C’est un séisme qui secoue la planète football. À quelques heures du choc opposant les États-Unis à la Belgique, le terrain de jeu semble avoir été déporté dans les arcanes de la diplomatie internationale. Folarin Balogun, initialement suspendu après un carton rouge reçu face à la Bosnie, pourra finalement fouler la pelouse de Seattle. Le président américain Donald Trump a confirmé avoir personnellement sollicité Gianni Infantino, le patron de la FIFA. Si le locataire de la Maison Blanche assure ne pas avoir exercé de « pression », affirmant avoir simplement demandé un « réexamen » d’une faute qu’il juge inexistante, le timing et la nature de l’échange interpellent. Pour Trump, le maintien de cette suspension aurait laissé « une grosse tache » sur ce Mondial, n’hésitant pas au passage à qualifier de « suspecte » la décision de l’arbitre brésilien Raphael Claus.
Face à la fronde, la FIFA invoque l’article 27 de son code disciplinaire, permettant une suspension partielle des mesures.
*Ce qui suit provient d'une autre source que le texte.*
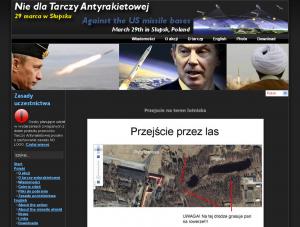 Anarchiści przeciw tarczy antyrakietowej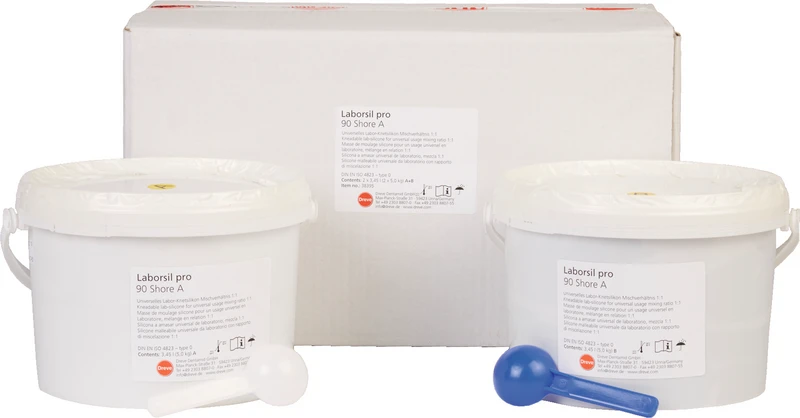 Laborsil pro 90  Karton  5 kg Eimer Komponente A, 5 kg Eimer Komponente B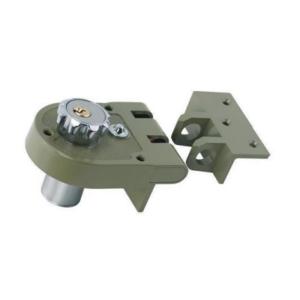 Brass Cylinder Rim Lock Anti-Theft Middle Night Latch 2.5 Inch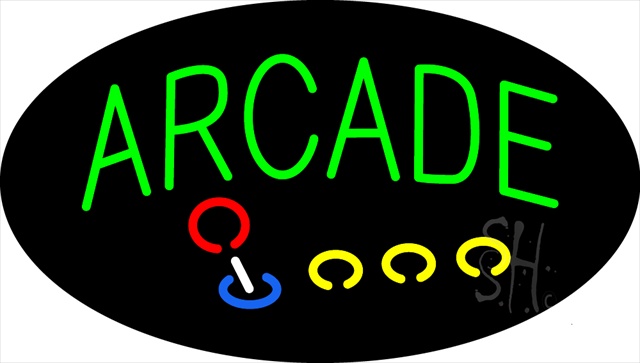 Everything Neon N100-2104 Arcade Flashing Neon Sign 17" Tall x 30" Wide x 3" Deep -  The Sign Store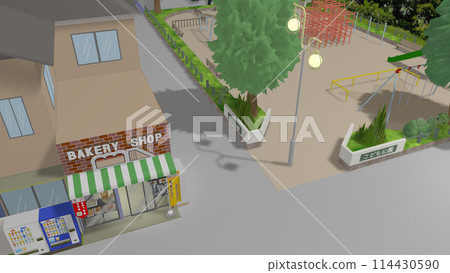 A 3D image perfect for animation backgrounds A 3D image perfect for animation backgrounds 114430590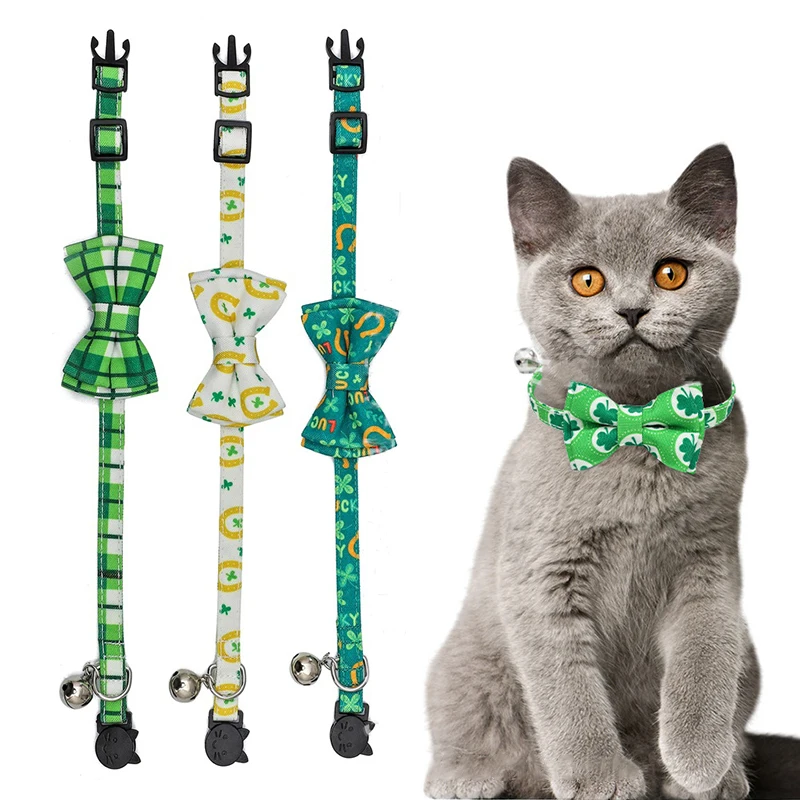 

New Cat Collar Bowknot Cat Collar Pet Products J8A5395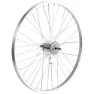 Dema Modet 26 X 1-3/8´´ Hinterrad, Silver, 9 x 130mm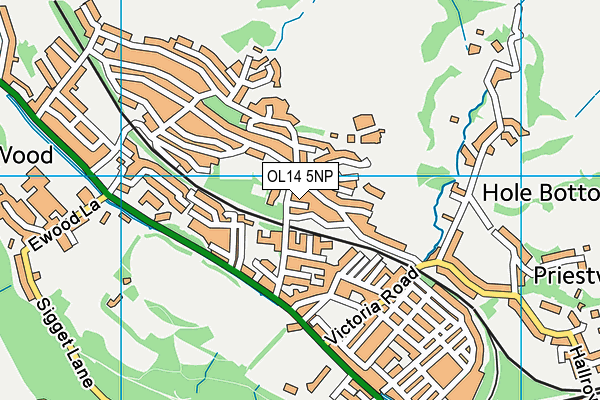 OL14 5NP map - OS VectorMap District (Ordnance Survey)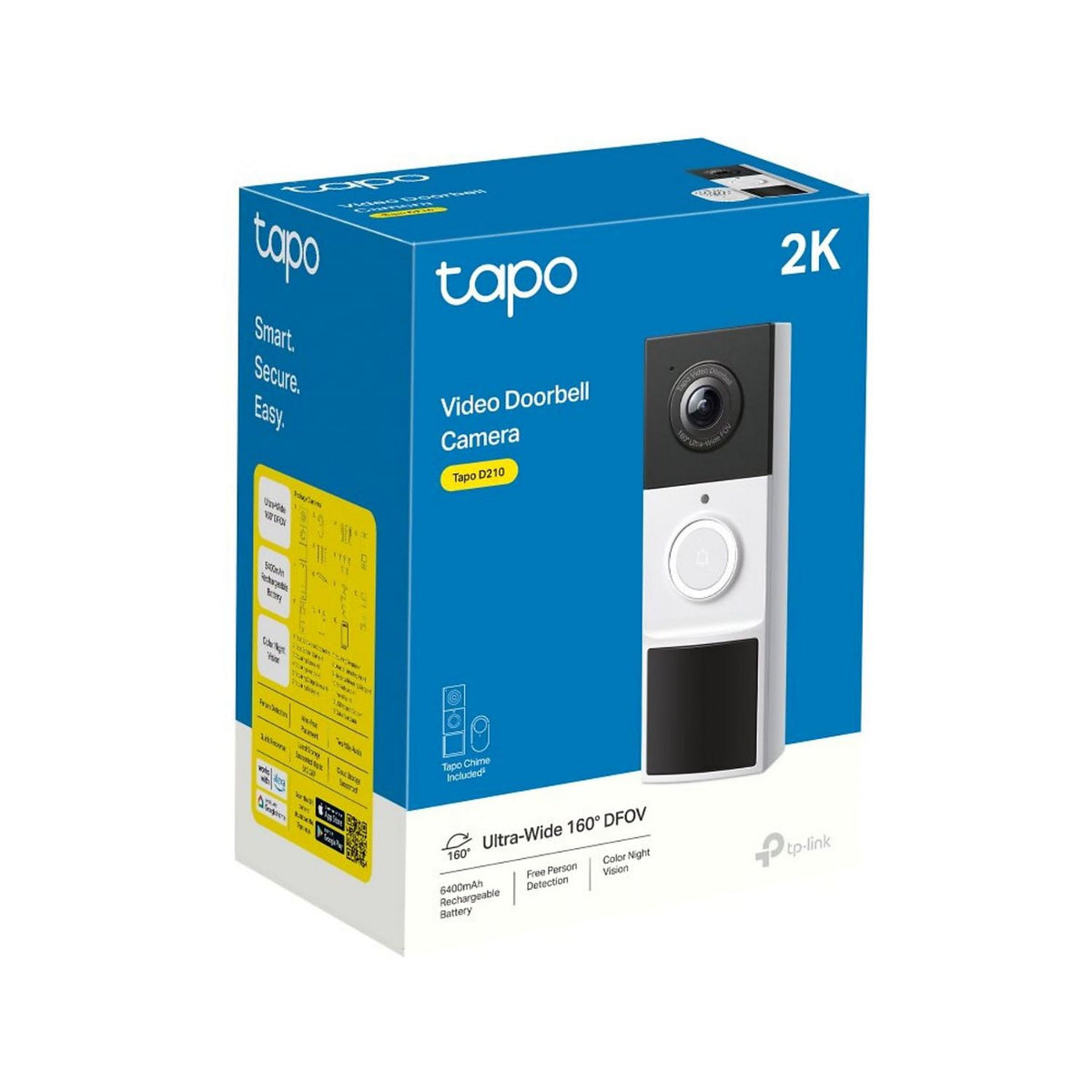 Videoportero TP-Link Doorbell WiFi con Timbre (TD21)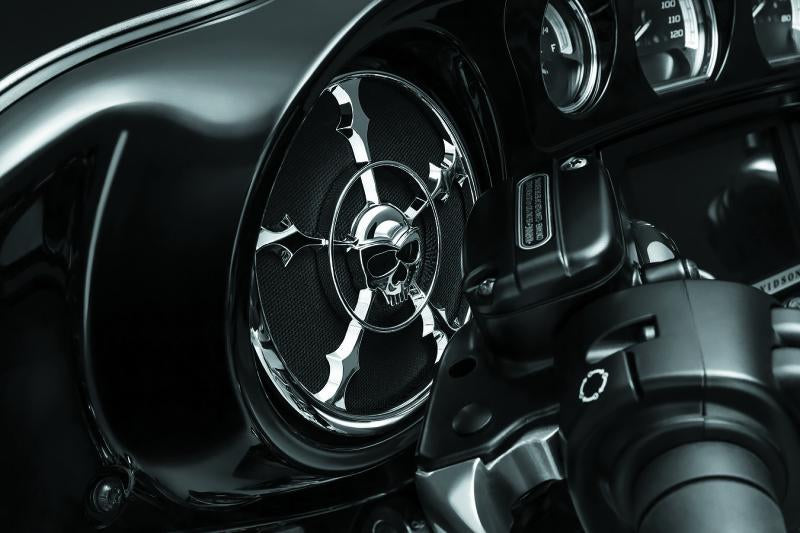 Kuryakyn Zombie Speaker Grill for 14-Up Harley Davidson Touring Models - Chrome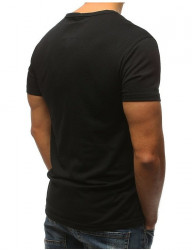 Pánske čierne tričko s potlačou N4810 #1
Une explication jugée largement insuffisante par l’UEFA, qui dénonce le franchissement d’une « ligne rouge ». La Fédération belge de football, directement lésée, a vu son recours rejeté par une instance mondiale arguant d’un manque de qualité à agir, une fin de non-recevoir qui renforce le sentiment d’arbitraire.
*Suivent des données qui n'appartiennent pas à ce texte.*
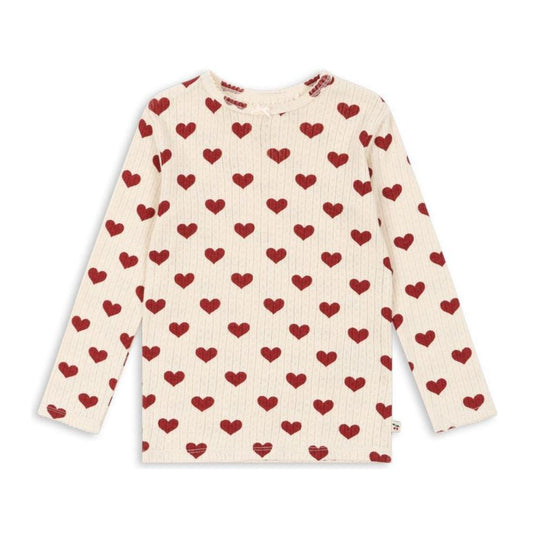 MINNIE BLOUSE GOTS - AMOUR ROUGE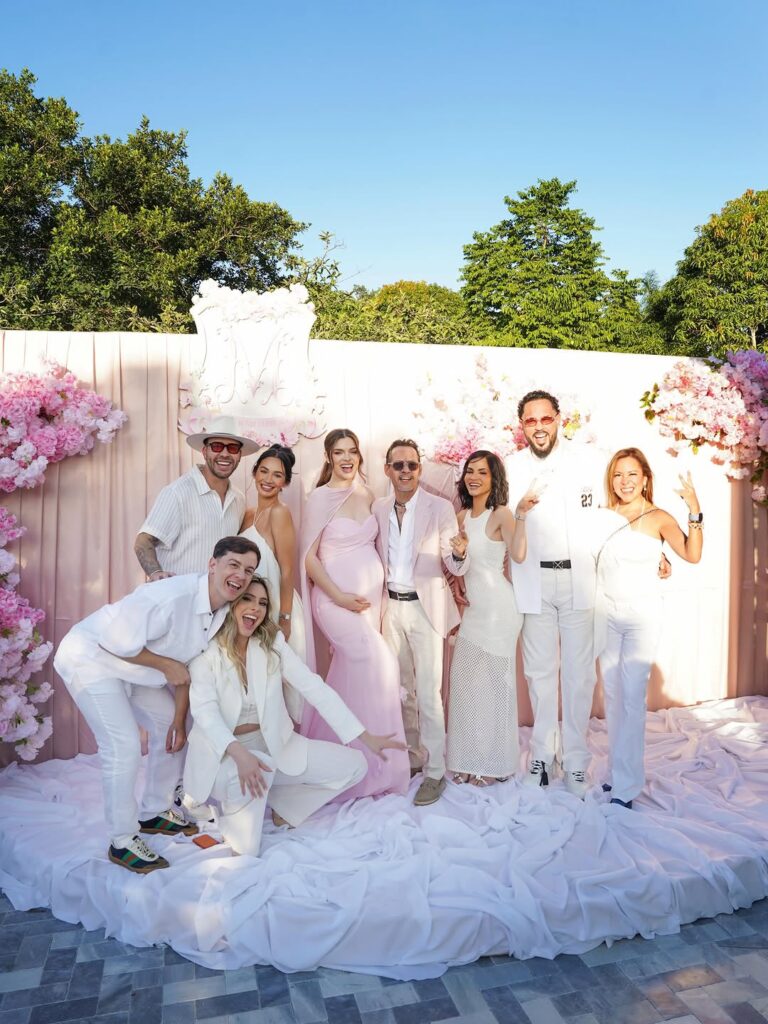 Celebridades acompañan a Marc Anthony y Nadia Ferreira en baby shower de su princesa - Noticias de hoy en República Dominicana | De Último Minuto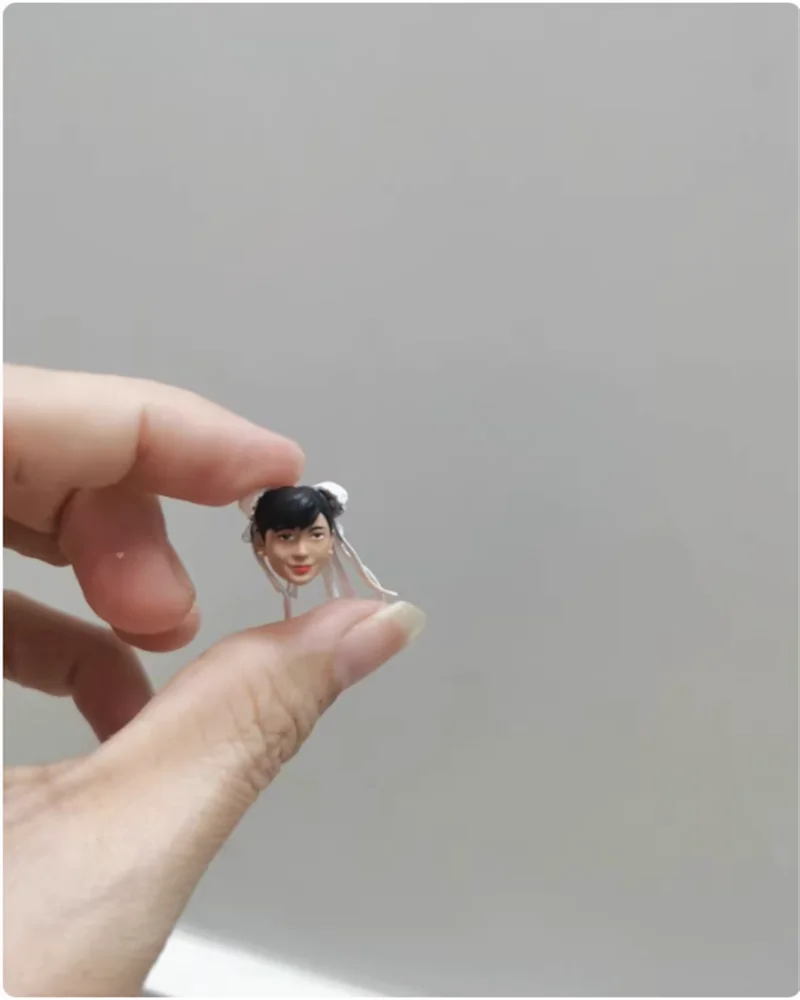 

Little 1/18 Female Soldier Chun Li New Style Head Carving Sculpture Model Toy Fit 3.75'' Action Figures Doll Body In Stock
De son côté, Gianni Infantino tente de maintenir le cap en rappelant l’indépendance des organes judiciaires de son institution. Un discours qui peine à convaincre, alors que des voix prestigieuses, à l’instar du sélectionneur anglais Thomas Tuchel, s’inquiètent ouvertement du précédent dangereux ainsi créé pour l’équité sportive. Au-delà de la qualification pour les quarts de finale, c’est la crédibilité même de la FIFA qui se retrouve sur le banc des accusés. En semblant céder à la pression politique, l’instance mondiale ouvre une boîte de Pandore où le poids des chancelleries pourrait désormais supplanter la rigueur des arbitres sur le terrain, transformant ce rendez-vous sportif en une affaire d’État aux conséquences imprévisibles.